# [Provided information]
=-=-=

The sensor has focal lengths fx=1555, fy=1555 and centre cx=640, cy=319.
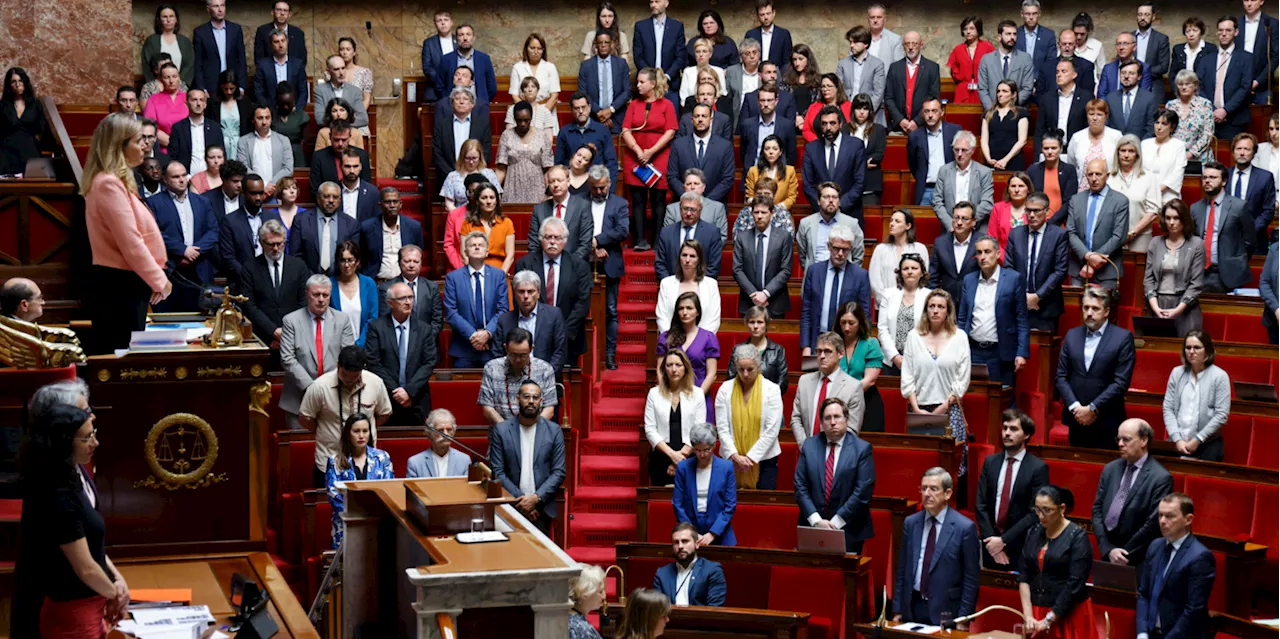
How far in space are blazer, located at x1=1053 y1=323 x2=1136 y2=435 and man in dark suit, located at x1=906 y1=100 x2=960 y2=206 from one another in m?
1.66

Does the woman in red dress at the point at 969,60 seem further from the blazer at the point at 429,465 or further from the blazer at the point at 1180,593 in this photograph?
the blazer at the point at 429,465

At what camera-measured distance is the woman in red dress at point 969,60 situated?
329 inches

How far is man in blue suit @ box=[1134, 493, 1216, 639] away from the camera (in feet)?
14.9

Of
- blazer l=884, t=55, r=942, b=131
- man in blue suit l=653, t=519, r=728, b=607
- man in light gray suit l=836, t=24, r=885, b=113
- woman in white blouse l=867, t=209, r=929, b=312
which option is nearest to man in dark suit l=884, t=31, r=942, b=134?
blazer l=884, t=55, r=942, b=131

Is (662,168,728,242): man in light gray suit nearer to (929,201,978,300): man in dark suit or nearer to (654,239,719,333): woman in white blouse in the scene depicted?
(654,239,719,333): woman in white blouse

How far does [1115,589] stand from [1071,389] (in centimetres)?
117

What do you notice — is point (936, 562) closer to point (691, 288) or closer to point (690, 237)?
point (691, 288)

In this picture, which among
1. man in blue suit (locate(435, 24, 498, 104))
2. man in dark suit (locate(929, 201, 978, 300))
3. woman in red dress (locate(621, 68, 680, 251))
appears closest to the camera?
man in dark suit (locate(929, 201, 978, 300))

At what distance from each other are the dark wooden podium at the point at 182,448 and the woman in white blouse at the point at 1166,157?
4.61m

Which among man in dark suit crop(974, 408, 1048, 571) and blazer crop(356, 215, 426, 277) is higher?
blazer crop(356, 215, 426, 277)

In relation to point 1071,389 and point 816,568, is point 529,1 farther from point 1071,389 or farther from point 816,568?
point 816,568

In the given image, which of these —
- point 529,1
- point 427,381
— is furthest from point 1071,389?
point 529,1

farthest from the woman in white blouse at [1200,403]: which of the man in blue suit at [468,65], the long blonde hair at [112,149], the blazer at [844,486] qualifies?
the man in blue suit at [468,65]

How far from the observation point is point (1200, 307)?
21.2ft
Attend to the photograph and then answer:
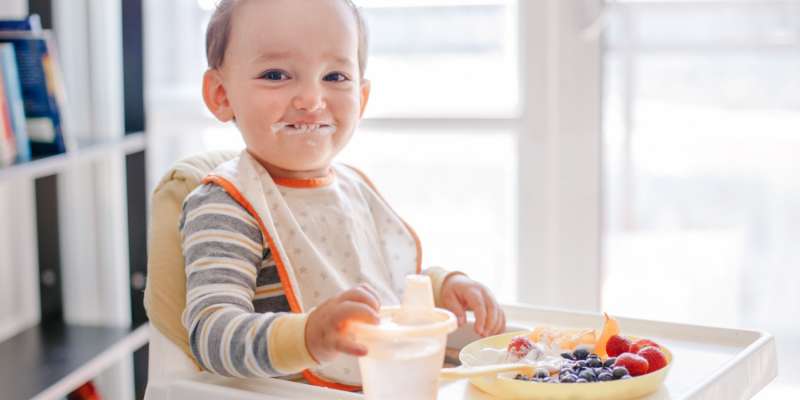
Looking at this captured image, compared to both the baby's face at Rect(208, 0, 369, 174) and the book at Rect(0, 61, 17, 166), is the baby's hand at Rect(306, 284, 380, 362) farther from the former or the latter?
the book at Rect(0, 61, 17, 166)

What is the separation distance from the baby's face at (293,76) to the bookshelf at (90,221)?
1066mm

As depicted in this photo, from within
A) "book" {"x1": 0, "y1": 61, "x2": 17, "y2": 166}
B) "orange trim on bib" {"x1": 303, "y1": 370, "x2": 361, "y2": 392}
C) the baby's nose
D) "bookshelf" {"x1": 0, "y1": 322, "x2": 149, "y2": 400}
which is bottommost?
"bookshelf" {"x1": 0, "y1": 322, "x2": 149, "y2": 400}

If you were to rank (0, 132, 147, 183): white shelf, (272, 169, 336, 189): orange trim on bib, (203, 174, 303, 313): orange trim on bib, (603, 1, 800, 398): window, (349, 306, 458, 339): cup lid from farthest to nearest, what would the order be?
1. (603, 1, 800, 398): window
2. (0, 132, 147, 183): white shelf
3. (272, 169, 336, 189): orange trim on bib
4. (203, 174, 303, 313): orange trim on bib
5. (349, 306, 458, 339): cup lid

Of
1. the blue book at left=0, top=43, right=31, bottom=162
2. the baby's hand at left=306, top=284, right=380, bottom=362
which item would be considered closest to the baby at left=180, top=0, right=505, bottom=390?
the baby's hand at left=306, top=284, right=380, bottom=362

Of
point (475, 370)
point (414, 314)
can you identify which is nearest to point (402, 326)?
point (414, 314)

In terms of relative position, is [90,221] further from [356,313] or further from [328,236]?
[356,313]

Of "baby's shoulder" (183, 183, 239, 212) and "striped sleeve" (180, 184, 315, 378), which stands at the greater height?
"baby's shoulder" (183, 183, 239, 212)

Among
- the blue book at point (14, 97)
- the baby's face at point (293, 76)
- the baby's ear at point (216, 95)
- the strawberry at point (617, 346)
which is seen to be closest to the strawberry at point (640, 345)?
the strawberry at point (617, 346)

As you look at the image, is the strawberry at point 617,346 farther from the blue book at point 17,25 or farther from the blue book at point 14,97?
the blue book at point 17,25

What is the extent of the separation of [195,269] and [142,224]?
4.25 feet

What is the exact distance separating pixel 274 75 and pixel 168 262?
10.0 inches

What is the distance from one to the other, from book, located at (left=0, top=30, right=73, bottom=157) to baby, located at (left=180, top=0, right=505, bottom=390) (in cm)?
83

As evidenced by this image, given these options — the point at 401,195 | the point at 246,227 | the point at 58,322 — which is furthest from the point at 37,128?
the point at 246,227

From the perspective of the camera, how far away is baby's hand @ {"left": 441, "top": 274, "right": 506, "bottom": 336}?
4.31ft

=-=-=

Replace "woman in red dress" with "woman in crimson dress" throughout the records above and give them again with nothing else changed. Leave the pictures out of your answer.

The sensor has focal lengths fx=1555, fy=1555 and centre cx=640, cy=319.
How far in space are blazer, located at x1=1053 y1=323 x2=1136 y2=435 and man in dark suit, located at x1=906 y1=100 x2=960 y2=206 from one another in m?
1.66

Does the woman in crimson dress at the point at 969,60 seem further from the blazer at the point at 429,465 or further from the blazer at the point at 1180,593 in this photograph?
the blazer at the point at 429,465

At what camera-measured distance is the woman in crimson dress at point 969,60 situated?
329 inches

How far is man in blue suit @ box=[1134, 493, 1216, 639] away from the camera (in feet)?
14.9

Of
- blazer l=884, t=55, r=942, b=131
- man in blue suit l=653, t=519, r=728, b=607
- man in light gray suit l=836, t=24, r=885, b=113
- woman in white blouse l=867, t=209, r=929, b=312
which option is nearest to man in dark suit l=884, t=31, r=942, b=134?
blazer l=884, t=55, r=942, b=131

Is (662,168,728,242): man in light gray suit nearer to (929,201,978,300): man in dark suit or nearer to (654,239,719,333): woman in white blouse in the scene depicted?
(654,239,719,333): woman in white blouse

How far does [1115,589] stand from [1071,389] (in centimetres)?
117

What do you notice — is point (936, 562) closer to point (691, 288) or closer to point (690, 237)?
point (691, 288)

In this picture, which among
1. man in blue suit (locate(435, 24, 498, 104))
2. man in dark suit (locate(929, 201, 978, 300))
3. woman in crimson dress (locate(621, 68, 680, 251))
appears closest to the camera?
man in dark suit (locate(929, 201, 978, 300))

At what distance from each other are the dark wooden podium at the point at 182,448 and the woman in white blouse at the point at 1166,157?
4.61m

Which among man in dark suit crop(974, 408, 1048, 571) and blazer crop(356, 215, 426, 277) is higher?
blazer crop(356, 215, 426, 277)

In relation to point 1071,389 and point 816,568, is point 529,1 farther from point 1071,389 or farther from point 816,568?
point 816,568

In the given image, which of these —
- point 529,1
- point 427,381
— is furthest from point 1071,389?
point 529,1

farthest from the woman in white blouse at [1200,403]: which of the man in blue suit at [468,65], the long blonde hair at [112,149], the blazer at [844,486] qualifies?
the man in blue suit at [468,65]

How far from the observation point is point (1200, 307)?
21.2ft
Attend to the photograph and then answer:
Looking at this captured image, compared to both the baby's face at Rect(208, 0, 369, 174) and the book at Rect(0, 61, 17, 166), is the baby's hand at Rect(306, 284, 380, 362) farther from the former or the latter?
the book at Rect(0, 61, 17, 166)

What is the separation distance from the baby's face at (293,76) to the bookshelf at (90,221)?
1066mm

As depicted in this photo, from within
A) "book" {"x1": 0, "y1": 61, "x2": 17, "y2": 166}
B) "orange trim on bib" {"x1": 303, "y1": 370, "x2": 361, "y2": 392}
C) the baby's nose
D) "bookshelf" {"x1": 0, "y1": 322, "x2": 149, "y2": 400}
which is bottommost?
"bookshelf" {"x1": 0, "y1": 322, "x2": 149, "y2": 400}

If you were to rank (0, 132, 147, 183): white shelf, (272, 169, 336, 189): orange trim on bib, (203, 174, 303, 313): orange trim on bib, (603, 1, 800, 398): window, (349, 306, 458, 339): cup lid from farthest to nearest, what would the order be?
1. (603, 1, 800, 398): window
2. (0, 132, 147, 183): white shelf
3. (272, 169, 336, 189): orange trim on bib
4. (203, 174, 303, 313): orange trim on bib
5. (349, 306, 458, 339): cup lid

Of
1. the blue book at left=0, top=43, right=31, bottom=162
2. the baby's hand at left=306, top=284, right=380, bottom=362
which item would be considered closest to the baby at left=180, top=0, right=505, bottom=390?
the baby's hand at left=306, top=284, right=380, bottom=362

Of
point (475, 370)
point (414, 314)
can you identify which is nearest to point (402, 326)?
point (414, 314)

In terms of relative position, is [90,221] further from [356,313] or further from [328,236]?
[356,313]

Of "baby's shoulder" (183, 183, 239, 212) and "striped sleeve" (180, 184, 315, 378), which stands at the greater height?
"baby's shoulder" (183, 183, 239, 212)

Among
- the blue book at point (14, 97)
- the baby's face at point (293, 76)
- the baby's ear at point (216, 95)
- the strawberry at point (617, 346)
which is seen to be closest to the strawberry at point (640, 345)?
the strawberry at point (617, 346)

As you look at the image, is the strawberry at point 617,346 farther from the blue book at point 17,25 or farther from the blue book at point 14,97?
the blue book at point 17,25

What is the extent of the separation of [195,269] and [142,224]?
4.25 feet

What is the exact distance separating pixel 274 75 and pixel 168 262?
10.0 inches

What is the distance from one to the other, from book, located at (left=0, top=30, right=73, bottom=157) to baby, located at (left=180, top=0, right=505, bottom=390) (in cm)?
83

As evidenced by this image, given these options — the point at 401,195 | the point at 246,227 | the point at 58,322 — which is furthest from the point at 37,128?
the point at 246,227

From the perspective of the camera, how far away is baby's hand @ {"left": 441, "top": 274, "right": 506, "bottom": 336}?
4.31ft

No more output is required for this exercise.